View Full Version : preg_matching & overwriting

02-22-2010, 04:52 PM
I'm trying to put together a script that will do the following:

1. Open and parse a csv file

2. Match a specific value within a constant tag on every row

3. Strip away the rest of the string

4. Save and close the file

For example, these might be relevant 3 rows in the original file.csv:

<tag>My name is John</tag>
<tag>They call him John</tag>
<tag>John is 15 years old</tag>

And here's what I'd like in the overwritten file.csv:


Non-matches should be overwritten with nothing i.e. blanked.
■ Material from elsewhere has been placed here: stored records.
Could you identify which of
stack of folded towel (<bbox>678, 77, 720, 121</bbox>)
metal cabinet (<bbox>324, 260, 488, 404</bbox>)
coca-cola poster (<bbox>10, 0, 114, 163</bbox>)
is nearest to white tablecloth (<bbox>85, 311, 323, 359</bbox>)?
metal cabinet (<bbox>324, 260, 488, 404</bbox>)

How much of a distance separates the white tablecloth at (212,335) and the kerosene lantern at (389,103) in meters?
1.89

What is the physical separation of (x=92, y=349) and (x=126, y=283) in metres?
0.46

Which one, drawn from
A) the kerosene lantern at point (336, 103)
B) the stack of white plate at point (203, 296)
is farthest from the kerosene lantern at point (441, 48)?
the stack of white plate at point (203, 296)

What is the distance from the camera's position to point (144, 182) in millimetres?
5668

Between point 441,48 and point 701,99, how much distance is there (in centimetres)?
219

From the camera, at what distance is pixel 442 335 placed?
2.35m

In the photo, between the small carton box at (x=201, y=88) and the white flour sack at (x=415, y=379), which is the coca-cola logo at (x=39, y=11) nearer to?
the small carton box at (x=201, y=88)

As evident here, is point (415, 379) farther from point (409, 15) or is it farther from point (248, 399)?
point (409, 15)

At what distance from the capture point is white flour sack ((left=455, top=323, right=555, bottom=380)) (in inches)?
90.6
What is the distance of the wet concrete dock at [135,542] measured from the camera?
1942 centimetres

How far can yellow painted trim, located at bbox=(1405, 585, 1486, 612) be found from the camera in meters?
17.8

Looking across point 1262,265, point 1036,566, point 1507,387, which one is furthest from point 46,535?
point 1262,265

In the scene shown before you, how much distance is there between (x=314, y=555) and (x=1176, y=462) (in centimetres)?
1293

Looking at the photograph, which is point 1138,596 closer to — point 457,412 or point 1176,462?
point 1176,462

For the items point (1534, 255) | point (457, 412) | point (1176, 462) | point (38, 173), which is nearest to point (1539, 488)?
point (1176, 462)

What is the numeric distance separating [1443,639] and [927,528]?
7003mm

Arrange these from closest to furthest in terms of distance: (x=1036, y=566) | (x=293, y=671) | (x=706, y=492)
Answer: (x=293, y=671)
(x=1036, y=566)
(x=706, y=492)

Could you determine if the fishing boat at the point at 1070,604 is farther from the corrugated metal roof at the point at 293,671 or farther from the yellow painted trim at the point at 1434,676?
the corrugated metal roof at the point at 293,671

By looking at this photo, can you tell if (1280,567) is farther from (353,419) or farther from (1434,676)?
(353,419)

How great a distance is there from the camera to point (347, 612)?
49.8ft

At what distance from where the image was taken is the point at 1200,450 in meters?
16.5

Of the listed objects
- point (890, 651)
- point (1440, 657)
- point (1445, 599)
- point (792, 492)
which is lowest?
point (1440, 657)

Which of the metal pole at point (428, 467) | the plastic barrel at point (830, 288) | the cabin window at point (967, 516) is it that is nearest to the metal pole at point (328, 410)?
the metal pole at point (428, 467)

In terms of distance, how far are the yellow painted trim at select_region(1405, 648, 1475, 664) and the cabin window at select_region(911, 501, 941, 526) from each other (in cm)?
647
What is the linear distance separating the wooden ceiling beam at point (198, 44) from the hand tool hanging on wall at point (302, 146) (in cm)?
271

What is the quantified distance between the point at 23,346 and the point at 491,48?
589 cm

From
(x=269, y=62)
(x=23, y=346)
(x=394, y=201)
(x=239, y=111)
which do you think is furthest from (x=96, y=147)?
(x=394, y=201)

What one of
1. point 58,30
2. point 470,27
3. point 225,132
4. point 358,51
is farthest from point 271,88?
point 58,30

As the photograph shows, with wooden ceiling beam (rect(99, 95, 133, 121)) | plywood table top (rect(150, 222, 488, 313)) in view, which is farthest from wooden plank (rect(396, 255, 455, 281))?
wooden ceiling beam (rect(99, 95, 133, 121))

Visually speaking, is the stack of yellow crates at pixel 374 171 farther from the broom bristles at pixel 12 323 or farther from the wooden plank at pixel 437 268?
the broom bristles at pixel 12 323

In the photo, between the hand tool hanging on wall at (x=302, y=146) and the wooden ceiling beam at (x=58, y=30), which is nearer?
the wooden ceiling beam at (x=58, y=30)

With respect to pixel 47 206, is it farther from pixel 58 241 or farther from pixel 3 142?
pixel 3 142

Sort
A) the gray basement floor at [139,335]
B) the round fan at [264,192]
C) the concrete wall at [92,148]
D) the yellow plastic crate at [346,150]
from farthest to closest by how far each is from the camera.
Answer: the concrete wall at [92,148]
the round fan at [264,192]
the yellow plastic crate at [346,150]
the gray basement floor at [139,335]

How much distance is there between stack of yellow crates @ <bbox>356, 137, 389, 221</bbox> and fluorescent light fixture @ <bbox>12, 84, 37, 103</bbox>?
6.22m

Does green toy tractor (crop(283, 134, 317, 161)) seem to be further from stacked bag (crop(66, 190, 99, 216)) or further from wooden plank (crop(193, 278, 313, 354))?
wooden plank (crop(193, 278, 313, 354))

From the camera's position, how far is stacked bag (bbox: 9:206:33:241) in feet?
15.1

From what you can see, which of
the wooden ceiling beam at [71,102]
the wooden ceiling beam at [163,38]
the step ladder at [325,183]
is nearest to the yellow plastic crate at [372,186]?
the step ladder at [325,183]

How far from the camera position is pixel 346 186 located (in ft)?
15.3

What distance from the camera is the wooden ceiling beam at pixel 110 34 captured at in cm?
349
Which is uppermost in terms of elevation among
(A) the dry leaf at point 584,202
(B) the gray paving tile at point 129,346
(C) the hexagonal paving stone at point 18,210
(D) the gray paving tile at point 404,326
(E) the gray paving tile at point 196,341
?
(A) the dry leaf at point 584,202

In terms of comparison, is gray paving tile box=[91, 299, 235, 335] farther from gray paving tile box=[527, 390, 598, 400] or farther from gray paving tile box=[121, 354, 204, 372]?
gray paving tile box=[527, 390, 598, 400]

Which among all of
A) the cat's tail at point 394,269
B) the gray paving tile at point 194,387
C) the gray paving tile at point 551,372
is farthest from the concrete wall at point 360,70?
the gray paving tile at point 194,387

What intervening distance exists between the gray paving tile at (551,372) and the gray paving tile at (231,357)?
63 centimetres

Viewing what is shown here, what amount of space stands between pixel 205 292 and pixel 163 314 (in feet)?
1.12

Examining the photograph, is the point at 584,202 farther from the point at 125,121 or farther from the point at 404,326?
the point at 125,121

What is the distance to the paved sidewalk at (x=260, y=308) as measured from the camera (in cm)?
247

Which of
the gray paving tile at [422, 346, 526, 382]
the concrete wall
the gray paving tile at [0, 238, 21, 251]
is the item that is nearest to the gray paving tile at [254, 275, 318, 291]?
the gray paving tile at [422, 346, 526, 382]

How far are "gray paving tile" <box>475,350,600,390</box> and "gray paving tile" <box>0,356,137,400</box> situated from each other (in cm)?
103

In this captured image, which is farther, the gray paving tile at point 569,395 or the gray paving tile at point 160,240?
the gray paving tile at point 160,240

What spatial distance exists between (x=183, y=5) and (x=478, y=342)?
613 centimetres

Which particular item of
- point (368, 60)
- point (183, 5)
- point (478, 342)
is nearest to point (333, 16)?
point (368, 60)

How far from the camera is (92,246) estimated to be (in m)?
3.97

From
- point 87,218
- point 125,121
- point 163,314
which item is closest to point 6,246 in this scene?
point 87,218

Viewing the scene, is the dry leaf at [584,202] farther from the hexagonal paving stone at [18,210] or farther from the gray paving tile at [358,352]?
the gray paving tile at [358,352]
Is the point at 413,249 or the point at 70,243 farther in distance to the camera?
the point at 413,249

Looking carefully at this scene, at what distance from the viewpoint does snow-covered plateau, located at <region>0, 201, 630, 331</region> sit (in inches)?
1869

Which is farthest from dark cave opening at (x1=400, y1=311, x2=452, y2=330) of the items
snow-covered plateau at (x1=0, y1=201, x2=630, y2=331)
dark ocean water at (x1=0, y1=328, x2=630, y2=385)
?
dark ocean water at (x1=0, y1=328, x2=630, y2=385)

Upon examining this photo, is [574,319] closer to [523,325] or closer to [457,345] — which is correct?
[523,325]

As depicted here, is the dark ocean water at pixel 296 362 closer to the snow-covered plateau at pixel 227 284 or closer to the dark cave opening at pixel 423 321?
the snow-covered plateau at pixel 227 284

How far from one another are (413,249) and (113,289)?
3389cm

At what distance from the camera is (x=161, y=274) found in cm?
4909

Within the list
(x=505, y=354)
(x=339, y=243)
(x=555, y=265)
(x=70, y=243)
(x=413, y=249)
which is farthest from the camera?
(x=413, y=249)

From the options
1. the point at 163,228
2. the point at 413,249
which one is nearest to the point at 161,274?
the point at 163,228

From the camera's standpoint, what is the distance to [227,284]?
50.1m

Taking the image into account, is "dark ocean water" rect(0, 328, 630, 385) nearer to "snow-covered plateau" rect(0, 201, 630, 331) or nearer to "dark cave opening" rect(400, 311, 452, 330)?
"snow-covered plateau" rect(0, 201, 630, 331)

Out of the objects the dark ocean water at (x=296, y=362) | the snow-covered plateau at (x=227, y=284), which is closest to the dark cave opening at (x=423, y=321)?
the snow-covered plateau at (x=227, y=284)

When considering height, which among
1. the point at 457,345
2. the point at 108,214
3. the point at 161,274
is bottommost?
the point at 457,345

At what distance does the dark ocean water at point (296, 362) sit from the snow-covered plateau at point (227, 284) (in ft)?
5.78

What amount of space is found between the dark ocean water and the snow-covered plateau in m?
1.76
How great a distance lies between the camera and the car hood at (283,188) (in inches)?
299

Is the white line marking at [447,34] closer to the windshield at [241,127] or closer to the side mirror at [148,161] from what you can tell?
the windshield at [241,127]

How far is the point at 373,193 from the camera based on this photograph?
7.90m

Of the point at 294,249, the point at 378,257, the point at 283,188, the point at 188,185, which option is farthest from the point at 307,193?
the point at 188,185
Here is the basic code I'm trying to flesh out, I know I should probably be using fgetcsv somewhere and proper regex but that's why I'm here:

if($fh = fopen('file.csv', 'r+')){
$string = fread ($fh, filesize('file.csv'));
preg_match_all("/^(<tag>)(?=.*?John)(?=.*?</tag>)$/", $string, $match);
foreach($match[0] as $value)
$string = str_replace($string, $value, $string);

// then strip the rest..........

} else {
die ("Error");

echo $result;

I think the general concept is clear, any ideas how to get it working?


02-22-2010, 07:20 PM
If you don't need the rest of the content, why not just implode the $matches into your file:

$string = fread ($fh, filesize('file.csv'));
preg_match_all("/^(<tag>)(?=.*?John)(?=.*?</tag>)$/", $string, $match);
file_put_contents('file.csv', implode("\r\n", $match[1]));
Not tested, just an example.

02-23-2010, 04:51 AM
I just tried that, it echos all rows but wipes the csv file entirely.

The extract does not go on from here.